Task list –
1. Answer these from the article on the West Coast port lockout, giving each answer on its own line with the same letter:
(a) Which White House spokesman spoke to reporters in Washington?
(b) In what city did contract negotiations resume on Monday afternoon?
(c) How many cargo ships were docked at ports from San Diego to Seattle?
2. Please reproduce the passage of the port lockout article between "President Bush is" and "spokesman warned Monday.", inclusive, keeping every word and mark unchanged.

Text block –
● ● ● ● ● ● ●
President Bush is concerned that a prolonged shutdown of West Coast ports would harm the nation’s beleaguered economy and might step in to prevent it, a White House spokesman warned Monday.
“If it goes on for even a short period of time, it’s a problem for the economy. We’re monitoring it carefully,” spokesman Ari Fleischer told reporters in Washington as longshore workers were locked out of their jobs Monday for the second time in four days.
Contract negotiations resumed in San Francisco on Monday afternoon. But the two sides adjourned after two hours, agreeing to meet Wednesday. The only movement in the impasse may have come when James Spinosa, president of the International Longshore and Warehouse Union, said for the first time he might be willing to accept federal mediation.
Seventy cargo ships were docked at ports from San Diego to Seattle waiting to be loaded or unloaded. Another 30 have dropped anchor outside the ports of Oakland, Los Angeles and Long Beach and other major West Coast ports as longshore workers were barred from doing their work.
● ● ● ● ● ● ●
Entries shown –
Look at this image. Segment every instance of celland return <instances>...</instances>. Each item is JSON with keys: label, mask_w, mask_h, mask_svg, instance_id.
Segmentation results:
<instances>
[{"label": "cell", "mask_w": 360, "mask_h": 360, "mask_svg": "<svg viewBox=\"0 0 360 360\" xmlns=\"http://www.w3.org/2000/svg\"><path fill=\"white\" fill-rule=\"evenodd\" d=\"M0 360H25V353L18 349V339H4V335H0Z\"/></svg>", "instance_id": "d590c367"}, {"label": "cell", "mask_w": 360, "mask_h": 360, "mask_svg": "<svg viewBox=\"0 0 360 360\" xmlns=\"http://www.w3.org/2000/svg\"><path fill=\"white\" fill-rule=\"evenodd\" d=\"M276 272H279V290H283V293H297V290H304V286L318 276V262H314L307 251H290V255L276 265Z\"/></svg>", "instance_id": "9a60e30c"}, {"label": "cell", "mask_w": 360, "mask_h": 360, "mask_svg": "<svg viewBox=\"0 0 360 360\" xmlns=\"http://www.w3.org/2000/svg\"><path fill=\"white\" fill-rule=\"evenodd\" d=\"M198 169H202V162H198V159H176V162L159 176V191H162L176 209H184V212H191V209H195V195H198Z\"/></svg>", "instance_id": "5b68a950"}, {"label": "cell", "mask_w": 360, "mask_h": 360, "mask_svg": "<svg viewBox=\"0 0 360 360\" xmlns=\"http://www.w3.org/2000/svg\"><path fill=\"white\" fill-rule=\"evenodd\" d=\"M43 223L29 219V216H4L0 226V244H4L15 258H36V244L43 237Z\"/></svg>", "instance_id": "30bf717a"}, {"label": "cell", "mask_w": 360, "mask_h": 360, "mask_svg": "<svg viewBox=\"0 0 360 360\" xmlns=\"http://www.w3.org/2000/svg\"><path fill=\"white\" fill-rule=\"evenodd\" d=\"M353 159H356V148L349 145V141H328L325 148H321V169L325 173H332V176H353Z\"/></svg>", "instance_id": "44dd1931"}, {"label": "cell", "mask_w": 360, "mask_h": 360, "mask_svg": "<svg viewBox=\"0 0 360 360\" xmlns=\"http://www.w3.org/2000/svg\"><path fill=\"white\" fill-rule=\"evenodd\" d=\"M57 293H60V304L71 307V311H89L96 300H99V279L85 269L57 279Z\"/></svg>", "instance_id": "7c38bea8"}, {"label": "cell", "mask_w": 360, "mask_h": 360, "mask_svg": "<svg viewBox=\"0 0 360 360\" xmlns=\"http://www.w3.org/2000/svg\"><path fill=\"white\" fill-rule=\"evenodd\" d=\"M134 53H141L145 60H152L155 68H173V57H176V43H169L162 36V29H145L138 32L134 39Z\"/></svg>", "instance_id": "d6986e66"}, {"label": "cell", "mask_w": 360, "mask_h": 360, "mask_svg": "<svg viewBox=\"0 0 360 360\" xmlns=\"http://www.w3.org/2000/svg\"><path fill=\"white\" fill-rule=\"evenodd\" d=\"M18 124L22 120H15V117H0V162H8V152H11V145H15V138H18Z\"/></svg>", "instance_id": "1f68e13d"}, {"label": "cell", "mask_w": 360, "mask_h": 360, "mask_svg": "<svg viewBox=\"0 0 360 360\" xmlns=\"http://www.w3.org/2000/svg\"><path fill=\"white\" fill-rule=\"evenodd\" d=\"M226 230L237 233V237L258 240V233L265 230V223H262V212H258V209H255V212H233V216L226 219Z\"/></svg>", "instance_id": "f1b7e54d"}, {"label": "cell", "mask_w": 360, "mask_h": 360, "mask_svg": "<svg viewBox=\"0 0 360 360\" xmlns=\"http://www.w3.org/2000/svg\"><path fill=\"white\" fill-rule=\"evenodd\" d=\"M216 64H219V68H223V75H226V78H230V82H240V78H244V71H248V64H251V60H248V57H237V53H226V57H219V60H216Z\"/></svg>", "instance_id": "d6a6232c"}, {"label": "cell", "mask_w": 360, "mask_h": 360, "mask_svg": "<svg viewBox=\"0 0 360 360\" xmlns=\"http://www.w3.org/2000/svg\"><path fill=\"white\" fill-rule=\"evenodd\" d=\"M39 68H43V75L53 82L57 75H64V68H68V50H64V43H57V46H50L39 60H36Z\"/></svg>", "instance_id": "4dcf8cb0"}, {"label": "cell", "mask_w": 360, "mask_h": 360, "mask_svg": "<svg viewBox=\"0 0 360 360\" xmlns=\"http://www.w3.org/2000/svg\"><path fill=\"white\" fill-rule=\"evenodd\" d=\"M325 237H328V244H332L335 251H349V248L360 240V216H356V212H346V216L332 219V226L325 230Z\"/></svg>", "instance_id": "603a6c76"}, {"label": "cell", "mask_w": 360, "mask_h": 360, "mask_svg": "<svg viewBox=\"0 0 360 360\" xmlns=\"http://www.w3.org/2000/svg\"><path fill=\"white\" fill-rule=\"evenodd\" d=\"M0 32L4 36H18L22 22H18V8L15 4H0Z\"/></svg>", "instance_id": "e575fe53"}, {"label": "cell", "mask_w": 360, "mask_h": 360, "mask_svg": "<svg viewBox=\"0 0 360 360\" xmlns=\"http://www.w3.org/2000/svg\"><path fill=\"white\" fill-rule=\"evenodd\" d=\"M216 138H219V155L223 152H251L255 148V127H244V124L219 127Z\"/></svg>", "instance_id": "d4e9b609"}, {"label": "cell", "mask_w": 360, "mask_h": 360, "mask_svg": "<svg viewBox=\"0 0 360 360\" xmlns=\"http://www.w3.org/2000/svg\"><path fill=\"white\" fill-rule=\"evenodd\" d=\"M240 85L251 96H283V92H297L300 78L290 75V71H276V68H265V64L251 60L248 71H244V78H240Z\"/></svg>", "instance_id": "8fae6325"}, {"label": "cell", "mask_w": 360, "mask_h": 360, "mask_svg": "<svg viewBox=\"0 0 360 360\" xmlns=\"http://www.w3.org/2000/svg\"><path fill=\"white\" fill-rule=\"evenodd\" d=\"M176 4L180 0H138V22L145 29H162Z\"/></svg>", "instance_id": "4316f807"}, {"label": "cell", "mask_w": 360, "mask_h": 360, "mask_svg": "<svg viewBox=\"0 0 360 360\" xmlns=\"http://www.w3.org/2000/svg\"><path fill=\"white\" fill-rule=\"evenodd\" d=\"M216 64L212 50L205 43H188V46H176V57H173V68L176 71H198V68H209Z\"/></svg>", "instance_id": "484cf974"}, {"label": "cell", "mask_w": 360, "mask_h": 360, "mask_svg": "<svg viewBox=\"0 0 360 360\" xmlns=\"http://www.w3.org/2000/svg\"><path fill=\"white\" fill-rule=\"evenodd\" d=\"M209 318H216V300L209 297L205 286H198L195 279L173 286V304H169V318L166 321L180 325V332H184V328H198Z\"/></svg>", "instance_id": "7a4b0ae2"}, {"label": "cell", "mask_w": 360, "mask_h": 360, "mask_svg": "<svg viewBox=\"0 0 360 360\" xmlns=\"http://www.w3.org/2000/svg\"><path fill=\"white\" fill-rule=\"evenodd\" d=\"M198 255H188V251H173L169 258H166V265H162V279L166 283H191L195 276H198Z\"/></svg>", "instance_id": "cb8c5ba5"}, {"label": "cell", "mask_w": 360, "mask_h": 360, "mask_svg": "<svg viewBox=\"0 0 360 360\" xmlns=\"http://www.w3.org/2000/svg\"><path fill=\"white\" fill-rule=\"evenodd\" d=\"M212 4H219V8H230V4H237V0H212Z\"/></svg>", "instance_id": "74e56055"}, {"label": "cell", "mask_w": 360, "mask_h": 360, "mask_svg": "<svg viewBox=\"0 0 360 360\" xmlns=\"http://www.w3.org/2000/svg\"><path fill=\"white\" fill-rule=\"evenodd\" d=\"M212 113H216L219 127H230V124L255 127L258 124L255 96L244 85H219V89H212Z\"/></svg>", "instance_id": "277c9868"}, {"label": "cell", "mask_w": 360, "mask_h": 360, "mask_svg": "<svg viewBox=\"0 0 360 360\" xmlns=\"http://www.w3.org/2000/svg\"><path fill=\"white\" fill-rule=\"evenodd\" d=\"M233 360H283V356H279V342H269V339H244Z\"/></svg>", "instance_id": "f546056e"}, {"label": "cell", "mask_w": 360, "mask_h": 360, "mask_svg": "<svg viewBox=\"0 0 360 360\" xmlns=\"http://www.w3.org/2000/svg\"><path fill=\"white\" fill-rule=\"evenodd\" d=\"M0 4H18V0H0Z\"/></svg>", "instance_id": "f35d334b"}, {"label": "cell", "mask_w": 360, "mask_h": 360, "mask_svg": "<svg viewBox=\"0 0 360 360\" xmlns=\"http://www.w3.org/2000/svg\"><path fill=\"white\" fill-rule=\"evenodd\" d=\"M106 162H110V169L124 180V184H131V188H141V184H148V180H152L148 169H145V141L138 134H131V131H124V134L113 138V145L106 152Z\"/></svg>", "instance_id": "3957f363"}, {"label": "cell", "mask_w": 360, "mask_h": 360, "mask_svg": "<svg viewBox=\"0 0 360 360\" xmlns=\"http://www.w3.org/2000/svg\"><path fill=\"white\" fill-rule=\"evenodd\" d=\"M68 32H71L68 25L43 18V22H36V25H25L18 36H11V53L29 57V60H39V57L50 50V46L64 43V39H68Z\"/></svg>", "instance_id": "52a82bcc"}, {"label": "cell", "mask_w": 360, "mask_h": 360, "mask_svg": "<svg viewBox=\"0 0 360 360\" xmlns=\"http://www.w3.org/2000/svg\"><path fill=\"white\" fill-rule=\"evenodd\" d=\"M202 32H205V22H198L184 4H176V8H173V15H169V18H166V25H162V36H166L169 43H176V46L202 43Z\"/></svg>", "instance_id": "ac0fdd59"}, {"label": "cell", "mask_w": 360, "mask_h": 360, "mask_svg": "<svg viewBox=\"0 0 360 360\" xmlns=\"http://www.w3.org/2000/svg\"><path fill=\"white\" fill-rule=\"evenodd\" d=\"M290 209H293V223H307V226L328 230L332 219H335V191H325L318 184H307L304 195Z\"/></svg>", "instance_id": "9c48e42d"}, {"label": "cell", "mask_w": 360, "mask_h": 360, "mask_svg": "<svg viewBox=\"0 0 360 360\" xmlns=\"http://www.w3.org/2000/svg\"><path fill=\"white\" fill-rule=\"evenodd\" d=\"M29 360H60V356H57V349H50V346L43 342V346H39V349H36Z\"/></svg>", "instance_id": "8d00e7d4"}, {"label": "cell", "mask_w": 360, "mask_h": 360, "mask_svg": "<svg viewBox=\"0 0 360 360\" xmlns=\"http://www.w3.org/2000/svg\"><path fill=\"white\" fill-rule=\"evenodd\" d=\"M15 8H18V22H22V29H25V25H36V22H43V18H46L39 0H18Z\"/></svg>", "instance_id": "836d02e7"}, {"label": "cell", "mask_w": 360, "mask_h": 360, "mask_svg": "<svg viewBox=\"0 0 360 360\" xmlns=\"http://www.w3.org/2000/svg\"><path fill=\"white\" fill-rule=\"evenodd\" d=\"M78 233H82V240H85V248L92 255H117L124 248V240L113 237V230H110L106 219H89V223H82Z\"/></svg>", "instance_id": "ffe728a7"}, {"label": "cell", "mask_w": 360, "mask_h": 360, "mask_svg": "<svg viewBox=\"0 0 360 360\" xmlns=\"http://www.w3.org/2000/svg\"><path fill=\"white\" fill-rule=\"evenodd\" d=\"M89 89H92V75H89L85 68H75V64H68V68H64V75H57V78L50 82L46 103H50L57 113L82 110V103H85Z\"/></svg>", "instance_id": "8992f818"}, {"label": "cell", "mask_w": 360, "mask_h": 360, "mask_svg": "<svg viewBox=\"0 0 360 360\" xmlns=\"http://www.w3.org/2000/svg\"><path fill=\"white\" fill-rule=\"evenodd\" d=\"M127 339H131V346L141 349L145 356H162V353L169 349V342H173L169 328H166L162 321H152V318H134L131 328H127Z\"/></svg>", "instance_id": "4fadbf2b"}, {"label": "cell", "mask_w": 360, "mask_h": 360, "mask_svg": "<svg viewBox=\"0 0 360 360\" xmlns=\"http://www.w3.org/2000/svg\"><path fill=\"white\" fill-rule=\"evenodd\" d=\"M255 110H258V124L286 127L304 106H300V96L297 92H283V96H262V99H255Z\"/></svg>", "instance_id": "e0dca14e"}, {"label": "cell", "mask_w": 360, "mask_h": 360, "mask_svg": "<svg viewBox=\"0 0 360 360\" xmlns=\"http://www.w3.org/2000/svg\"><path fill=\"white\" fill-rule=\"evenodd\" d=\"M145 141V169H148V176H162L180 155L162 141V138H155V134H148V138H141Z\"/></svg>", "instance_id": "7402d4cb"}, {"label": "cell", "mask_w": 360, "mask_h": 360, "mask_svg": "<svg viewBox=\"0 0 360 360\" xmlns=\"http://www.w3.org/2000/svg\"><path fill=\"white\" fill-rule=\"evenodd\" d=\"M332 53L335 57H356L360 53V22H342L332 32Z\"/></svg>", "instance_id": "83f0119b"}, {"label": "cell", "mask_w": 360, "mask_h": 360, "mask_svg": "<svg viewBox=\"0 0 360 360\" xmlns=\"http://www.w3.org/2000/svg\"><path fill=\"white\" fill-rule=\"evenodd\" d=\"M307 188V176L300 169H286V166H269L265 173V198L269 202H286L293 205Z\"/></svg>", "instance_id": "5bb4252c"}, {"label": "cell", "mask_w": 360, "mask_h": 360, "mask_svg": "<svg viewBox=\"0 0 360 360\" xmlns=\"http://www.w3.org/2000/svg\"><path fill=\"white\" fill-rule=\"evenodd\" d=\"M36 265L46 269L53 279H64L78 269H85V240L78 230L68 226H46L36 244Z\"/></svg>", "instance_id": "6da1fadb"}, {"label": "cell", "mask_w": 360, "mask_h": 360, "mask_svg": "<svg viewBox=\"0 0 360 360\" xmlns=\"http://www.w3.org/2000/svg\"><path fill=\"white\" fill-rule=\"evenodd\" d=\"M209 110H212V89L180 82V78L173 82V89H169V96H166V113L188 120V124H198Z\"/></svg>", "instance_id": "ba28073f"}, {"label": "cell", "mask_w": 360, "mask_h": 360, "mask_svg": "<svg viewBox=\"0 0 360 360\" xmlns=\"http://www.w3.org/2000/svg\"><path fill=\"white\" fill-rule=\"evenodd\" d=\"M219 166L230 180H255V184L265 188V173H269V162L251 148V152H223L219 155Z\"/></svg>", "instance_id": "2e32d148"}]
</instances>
● ● ● ● ● ● ●
The solutions –
1.
(a) Ari Fleischer
(b) San Francisco
(c) Seventy

2.
President Bush is concerned that a prolonged shutdown of West Coast ports would harm the nation’s beleaguered economy and might step in to prevent it, a White House spokesman warned Monday.